*** Extracted records ***

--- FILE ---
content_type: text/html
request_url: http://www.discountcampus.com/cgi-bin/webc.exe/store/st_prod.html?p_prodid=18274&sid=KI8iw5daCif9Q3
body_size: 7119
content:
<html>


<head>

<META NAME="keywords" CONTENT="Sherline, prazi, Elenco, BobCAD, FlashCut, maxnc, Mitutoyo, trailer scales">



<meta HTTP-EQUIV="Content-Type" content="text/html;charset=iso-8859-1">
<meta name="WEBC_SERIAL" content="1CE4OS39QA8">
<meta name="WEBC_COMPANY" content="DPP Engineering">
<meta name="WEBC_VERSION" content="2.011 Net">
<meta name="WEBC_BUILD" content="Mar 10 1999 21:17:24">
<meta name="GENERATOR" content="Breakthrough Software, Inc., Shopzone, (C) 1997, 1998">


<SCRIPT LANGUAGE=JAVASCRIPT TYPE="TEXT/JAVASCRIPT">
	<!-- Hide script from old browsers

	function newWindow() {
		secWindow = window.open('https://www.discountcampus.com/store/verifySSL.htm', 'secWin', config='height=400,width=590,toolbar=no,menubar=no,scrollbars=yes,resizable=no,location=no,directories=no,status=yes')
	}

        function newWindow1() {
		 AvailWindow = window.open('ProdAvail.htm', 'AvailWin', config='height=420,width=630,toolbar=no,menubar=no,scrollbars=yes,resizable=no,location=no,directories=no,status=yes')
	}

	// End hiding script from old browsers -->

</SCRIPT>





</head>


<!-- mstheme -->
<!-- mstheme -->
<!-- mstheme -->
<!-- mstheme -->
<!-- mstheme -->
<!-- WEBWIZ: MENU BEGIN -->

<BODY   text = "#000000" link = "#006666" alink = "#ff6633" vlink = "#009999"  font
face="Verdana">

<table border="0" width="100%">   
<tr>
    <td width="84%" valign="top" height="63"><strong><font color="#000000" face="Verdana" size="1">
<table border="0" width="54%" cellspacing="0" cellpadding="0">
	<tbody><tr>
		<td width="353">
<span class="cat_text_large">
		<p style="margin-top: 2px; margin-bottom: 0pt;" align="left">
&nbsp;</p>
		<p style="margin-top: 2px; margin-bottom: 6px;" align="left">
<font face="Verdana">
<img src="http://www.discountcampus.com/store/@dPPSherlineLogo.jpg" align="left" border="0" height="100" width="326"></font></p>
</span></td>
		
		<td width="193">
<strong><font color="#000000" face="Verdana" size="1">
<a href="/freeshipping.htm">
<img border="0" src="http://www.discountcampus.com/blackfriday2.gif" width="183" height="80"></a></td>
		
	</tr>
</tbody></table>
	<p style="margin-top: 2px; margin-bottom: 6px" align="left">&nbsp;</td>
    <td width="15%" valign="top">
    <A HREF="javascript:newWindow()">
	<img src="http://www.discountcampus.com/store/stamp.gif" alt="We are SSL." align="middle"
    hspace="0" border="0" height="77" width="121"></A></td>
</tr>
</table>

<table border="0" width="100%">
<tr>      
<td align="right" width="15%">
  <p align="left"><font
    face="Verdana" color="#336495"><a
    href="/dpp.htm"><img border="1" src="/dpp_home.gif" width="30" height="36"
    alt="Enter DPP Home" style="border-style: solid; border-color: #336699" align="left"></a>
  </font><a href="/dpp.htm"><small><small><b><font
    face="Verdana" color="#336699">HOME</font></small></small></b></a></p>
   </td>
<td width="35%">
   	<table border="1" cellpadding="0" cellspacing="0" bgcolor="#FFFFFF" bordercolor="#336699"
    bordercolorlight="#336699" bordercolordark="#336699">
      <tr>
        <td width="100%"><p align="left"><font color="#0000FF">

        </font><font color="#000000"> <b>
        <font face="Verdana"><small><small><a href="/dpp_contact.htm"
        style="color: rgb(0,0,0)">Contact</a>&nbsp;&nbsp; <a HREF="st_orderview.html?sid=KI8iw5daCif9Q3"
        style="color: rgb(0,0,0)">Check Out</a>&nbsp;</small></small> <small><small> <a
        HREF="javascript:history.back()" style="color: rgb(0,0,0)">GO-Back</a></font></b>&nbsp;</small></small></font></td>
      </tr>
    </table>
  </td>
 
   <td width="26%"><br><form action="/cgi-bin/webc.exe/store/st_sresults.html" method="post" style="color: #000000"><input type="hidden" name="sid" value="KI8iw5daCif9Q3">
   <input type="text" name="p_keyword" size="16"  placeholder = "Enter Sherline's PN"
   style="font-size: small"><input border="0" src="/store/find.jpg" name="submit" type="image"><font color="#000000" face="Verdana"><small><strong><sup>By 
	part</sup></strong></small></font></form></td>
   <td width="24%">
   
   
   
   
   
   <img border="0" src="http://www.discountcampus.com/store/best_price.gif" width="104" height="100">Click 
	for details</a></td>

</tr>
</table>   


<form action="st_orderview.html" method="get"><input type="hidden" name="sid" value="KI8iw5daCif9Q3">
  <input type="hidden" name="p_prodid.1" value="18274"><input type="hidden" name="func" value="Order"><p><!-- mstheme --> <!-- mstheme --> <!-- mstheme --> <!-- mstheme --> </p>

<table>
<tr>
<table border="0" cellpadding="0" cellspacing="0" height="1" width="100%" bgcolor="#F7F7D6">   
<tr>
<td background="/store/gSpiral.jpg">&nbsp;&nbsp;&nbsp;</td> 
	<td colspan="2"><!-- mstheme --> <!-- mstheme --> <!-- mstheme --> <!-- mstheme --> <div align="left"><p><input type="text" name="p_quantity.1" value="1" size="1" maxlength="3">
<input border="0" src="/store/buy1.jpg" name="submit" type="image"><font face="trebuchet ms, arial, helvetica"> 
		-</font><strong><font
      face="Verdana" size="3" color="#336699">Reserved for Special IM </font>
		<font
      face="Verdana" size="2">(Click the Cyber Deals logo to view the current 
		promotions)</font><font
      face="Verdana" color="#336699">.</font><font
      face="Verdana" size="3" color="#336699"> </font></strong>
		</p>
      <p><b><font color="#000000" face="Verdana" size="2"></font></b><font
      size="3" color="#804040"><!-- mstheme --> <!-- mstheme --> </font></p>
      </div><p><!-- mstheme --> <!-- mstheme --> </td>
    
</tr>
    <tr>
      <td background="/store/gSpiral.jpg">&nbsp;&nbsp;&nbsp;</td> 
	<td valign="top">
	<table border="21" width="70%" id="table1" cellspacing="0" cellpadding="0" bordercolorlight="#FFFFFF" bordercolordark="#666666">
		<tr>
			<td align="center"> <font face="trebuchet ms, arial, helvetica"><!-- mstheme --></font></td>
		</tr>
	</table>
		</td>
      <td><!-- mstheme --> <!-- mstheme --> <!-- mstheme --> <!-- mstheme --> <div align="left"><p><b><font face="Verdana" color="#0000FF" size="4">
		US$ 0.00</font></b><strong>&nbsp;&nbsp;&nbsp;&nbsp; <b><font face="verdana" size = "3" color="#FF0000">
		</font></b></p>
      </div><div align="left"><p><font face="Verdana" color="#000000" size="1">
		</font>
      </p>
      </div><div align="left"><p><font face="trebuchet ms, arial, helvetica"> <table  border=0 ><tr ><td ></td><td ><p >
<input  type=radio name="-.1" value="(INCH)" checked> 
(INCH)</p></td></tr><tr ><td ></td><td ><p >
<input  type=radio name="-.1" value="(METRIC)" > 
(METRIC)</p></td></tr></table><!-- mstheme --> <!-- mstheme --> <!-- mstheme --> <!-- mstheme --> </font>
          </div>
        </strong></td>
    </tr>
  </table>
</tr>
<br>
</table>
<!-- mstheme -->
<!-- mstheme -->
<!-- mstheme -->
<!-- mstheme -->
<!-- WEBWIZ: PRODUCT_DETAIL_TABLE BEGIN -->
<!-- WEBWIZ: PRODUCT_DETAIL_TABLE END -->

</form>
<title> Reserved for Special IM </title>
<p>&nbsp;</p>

*** End of Extracted records ***
*** Extracted records ***

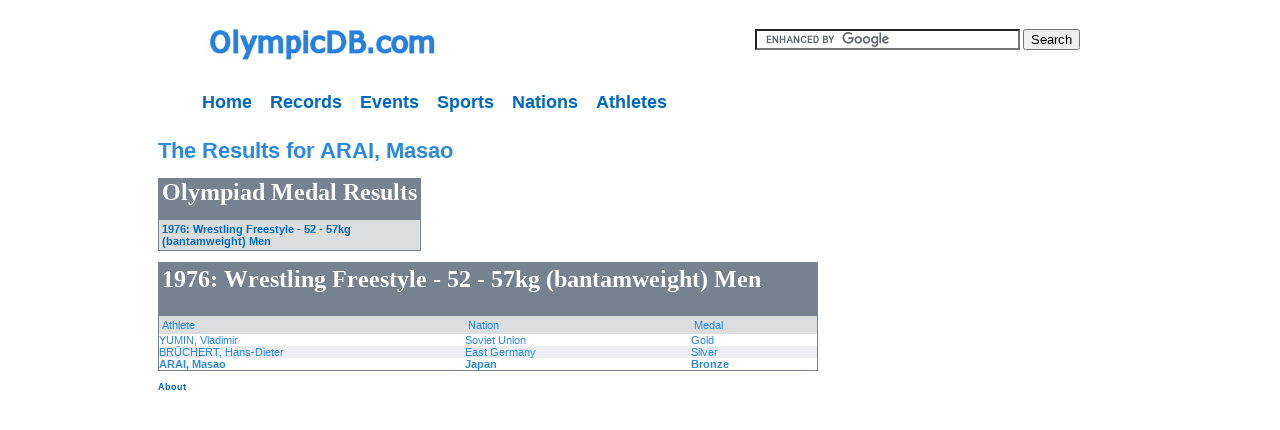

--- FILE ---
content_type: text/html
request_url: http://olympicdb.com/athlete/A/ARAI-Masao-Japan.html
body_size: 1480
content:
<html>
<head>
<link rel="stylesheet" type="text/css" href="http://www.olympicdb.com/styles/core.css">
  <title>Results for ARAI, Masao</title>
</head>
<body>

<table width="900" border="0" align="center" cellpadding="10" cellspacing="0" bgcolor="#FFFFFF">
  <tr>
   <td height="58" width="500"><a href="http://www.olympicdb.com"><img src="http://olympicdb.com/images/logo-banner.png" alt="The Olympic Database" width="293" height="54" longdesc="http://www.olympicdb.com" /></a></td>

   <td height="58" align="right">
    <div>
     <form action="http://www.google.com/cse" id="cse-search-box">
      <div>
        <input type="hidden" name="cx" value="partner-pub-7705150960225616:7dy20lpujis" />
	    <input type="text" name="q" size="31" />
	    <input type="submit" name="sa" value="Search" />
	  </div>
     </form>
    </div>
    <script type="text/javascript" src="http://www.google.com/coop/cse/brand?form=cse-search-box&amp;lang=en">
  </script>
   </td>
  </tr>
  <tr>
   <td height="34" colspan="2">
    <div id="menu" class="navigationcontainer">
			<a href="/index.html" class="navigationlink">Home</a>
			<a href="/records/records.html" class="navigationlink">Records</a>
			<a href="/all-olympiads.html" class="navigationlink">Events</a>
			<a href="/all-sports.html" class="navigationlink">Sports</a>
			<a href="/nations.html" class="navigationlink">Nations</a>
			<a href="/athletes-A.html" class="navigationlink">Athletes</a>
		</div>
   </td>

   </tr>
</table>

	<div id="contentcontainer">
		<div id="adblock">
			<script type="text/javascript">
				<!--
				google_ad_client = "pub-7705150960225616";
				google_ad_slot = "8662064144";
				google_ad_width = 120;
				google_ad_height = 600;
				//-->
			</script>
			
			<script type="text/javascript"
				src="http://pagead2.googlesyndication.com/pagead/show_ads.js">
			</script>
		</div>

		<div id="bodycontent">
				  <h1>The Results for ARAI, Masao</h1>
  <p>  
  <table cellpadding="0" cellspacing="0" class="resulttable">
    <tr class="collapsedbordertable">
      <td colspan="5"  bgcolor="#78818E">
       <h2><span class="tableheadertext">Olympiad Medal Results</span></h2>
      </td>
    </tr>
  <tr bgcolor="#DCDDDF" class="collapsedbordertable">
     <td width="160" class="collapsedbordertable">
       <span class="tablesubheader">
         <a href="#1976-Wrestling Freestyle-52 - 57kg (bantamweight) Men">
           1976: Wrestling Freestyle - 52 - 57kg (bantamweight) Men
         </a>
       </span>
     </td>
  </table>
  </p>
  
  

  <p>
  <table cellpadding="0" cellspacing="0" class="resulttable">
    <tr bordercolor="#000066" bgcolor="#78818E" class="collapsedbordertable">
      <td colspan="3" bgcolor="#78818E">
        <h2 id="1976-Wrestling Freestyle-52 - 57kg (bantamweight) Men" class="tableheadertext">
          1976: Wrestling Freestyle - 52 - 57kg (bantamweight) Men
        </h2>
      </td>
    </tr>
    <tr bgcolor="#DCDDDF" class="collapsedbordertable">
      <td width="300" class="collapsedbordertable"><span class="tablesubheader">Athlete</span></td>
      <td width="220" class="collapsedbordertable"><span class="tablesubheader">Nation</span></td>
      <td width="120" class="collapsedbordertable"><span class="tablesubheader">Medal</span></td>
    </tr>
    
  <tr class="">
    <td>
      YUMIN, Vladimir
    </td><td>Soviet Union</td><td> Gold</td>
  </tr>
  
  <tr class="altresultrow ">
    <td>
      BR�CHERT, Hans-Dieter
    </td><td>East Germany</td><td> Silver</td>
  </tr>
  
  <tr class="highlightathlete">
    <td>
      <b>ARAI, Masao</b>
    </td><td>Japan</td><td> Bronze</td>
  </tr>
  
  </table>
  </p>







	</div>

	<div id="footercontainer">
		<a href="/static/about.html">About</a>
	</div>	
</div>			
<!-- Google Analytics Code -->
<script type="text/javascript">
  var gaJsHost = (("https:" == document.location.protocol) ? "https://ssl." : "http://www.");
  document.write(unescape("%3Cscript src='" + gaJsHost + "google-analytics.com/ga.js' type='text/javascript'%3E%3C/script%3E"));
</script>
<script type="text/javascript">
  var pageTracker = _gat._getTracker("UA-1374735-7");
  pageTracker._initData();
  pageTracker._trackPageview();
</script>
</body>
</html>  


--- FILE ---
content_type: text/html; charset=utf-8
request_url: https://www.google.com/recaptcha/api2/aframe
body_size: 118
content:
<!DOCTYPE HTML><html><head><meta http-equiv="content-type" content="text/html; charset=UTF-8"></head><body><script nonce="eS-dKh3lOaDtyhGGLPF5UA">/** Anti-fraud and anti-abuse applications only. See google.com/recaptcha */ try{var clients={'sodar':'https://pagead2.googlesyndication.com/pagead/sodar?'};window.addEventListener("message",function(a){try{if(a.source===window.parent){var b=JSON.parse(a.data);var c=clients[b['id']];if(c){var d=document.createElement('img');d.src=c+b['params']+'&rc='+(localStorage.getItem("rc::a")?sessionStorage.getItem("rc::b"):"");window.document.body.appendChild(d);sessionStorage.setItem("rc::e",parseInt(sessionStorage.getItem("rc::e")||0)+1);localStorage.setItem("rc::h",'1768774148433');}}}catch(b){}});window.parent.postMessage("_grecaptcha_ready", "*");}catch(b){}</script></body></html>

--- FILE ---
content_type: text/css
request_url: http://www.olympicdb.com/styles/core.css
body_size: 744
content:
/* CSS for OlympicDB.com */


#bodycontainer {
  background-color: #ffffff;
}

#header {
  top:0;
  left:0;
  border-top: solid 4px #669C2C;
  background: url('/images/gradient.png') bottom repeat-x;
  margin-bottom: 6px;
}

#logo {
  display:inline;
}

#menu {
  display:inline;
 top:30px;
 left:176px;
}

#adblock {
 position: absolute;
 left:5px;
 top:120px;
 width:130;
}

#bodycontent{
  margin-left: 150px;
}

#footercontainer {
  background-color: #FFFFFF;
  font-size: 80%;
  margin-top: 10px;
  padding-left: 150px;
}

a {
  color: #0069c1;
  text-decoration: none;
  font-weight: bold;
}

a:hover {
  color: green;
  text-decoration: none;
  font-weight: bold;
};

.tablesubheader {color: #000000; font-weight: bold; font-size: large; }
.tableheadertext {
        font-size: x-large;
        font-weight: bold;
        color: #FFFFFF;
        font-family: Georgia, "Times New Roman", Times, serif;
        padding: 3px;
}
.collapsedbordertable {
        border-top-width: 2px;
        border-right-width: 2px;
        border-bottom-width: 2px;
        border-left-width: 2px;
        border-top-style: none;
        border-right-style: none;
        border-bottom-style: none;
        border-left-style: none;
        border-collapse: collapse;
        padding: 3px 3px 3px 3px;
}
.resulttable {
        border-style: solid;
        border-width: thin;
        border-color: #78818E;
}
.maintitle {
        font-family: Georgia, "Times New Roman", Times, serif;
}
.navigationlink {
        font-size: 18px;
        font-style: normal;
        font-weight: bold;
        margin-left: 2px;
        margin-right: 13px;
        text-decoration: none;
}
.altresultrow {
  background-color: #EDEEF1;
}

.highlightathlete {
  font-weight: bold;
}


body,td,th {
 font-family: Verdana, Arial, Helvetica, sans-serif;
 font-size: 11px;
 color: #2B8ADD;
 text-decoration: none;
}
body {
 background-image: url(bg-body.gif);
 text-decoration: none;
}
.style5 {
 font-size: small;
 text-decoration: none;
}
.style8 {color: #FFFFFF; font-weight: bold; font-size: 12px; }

*** End of Extracted records ***

What is needed:
With "INCH" as the string to find, copy every line of the records that holds it.

Response for this exercise:
<input  type=radio name="-.1" value="(INCH)" checked> 
(INCH)</p></td></tr><tr ><td ></td><td ><p >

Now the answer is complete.